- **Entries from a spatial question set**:
● ● ● ● ●

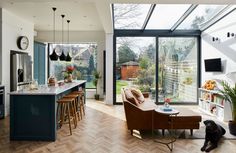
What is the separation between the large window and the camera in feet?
31.8

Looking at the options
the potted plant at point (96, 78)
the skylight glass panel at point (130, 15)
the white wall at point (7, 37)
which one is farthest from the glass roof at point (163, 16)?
the white wall at point (7, 37)

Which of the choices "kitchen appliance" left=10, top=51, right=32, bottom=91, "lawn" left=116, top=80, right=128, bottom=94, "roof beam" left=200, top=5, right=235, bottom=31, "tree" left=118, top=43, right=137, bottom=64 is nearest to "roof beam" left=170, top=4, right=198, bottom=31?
"roof beam" left=200, top=5, right=235, bottom=31

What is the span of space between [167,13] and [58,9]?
335cm

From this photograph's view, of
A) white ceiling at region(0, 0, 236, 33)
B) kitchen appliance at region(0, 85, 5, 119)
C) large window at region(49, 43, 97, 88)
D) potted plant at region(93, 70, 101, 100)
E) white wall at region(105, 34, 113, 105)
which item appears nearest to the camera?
white ceiling at region(0, 0, 236, 33)

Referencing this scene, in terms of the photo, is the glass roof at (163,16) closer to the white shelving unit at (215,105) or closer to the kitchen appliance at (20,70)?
the white shelving unit at (215,105)

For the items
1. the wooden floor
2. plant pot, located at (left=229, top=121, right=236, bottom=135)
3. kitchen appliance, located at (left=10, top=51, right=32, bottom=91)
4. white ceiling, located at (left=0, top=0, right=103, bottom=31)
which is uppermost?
white ceiling, located at (left=0, top=0, right=103, bottom=31)

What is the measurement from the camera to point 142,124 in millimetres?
4484

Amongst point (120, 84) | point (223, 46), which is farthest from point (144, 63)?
point (223, 46)

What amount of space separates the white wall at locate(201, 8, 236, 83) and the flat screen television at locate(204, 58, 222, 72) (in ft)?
0.48

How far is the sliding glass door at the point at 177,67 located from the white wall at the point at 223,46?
2.24ft

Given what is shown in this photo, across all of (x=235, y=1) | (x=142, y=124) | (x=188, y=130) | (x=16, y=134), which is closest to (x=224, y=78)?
(x=188, y=130)

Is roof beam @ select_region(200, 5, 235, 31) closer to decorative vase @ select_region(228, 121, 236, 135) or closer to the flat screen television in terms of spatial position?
the flat screen television

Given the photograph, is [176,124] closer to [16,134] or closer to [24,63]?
[16,134]

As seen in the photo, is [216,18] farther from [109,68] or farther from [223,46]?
[109,68]
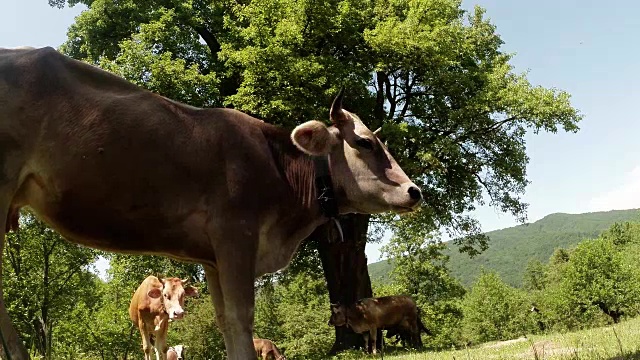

● ● ● ● ●

- **Problem**: Arrange every line of the entries above as a numbered list, omitting blank lines and leaving out the pictures.

- **Finished exercise**:
1. What is the separation between the large window and the camera in feet?
2. 31.8
3. Looking at the options
4. the potted plant at point (96, 78)
5. the skylight glass panel at point (130, 15)
6. the white wall at point (7, 37)
7. which one is farthest from the glass roof at point (163, 16)?
8. the white wall at point (7, 37)
9. Which of the choices "kitchen appliance" left=10, top=51, right=32, bottom=91, "lawn" left=116, top=80, right=128, bottom=94, "roof beam" left=200, top=5, right=235, bottom=31, "tree" left=118, top=43, right=137, bottom=64 is nearest to "roof beam" left=170, top=4, right=198, bottom=31?
10. "roof beam" left=200, top=5, right=235, bottom=31
11. What is the span of space between [167,13] and [58,9]?
12. 335cm
13. From this photograph's view, of
14. A) white ceiling at region(0, 0, 236, 33)
15. B) kitchen appliance at region(0, 85, 5, 119)
16. C) large window at region(49, 43, 97, 88)
17. D) potted plant at region(93, 70, 101, 100)
18. E) white wall at region(105, 34, 113, 105)
19. which item appears nearest to the camera?
20. white ceiling at region(0, 0, 236, 33)
21. Referencing this scene, in terms of the photo, is the glass roof at (163,16) closer to the white shelving unit at (215,105) or closer to the kitchen appliance at (20,70)?
22. the white shelving unit at (215,105)
23. For the items
24. 1. the wooden floor
25. 2. plant pot, located at (left=229, top=121, right=236, bottom=135)
26. 3. kitchen appliance, located at (left=10, top=51, right=32, bottom=91)
27. 4. white ceiling, located at (left=0, top=0, right=103, bottom=31)
28. which is uppermost?
29. white ceiling, located at (left=0, top=0, right=103, bottom=31)
30. What is the measurement from the camera to point 142,124 in millimetres?
31. 4484
32. Amongst point (120, 84) | point (223, 46), which is farthest from point (144, 63)?
33. point (223, 46)
34. What amount of space separates the white wall at locate(201, 8, 236, 83) and the flat screen television at locate(204, 58, 222, 72) (in ft)?
35. 0.48
36. How far is the sliding glass door at the point at 177,67 located from the white wall at the point at 223,46?
37. 2.24ft
38. Given what is shown in this photo, across all of (x=235, y=1) | (x=142, y=124) | (x=188, y=130) | (x=16, y=134), which is closest to (x=224, y=78)?
39. (x=188, y=130)
40. Is roof beam @ select_region(200, 5, 235, 31) closer to decorative vase @ select_region(228, 121, 236, 135) or closer to the flat screen television in terms of spatial position?
41. the flat screen television
42. Given the photograph, is [176,124] closer to [16,134] or closer to [24,63]?
43. [16,134]
44. As seen in the photo, is [216,18] farther from [109,68] or farther from [223,46]?
45. [109,68]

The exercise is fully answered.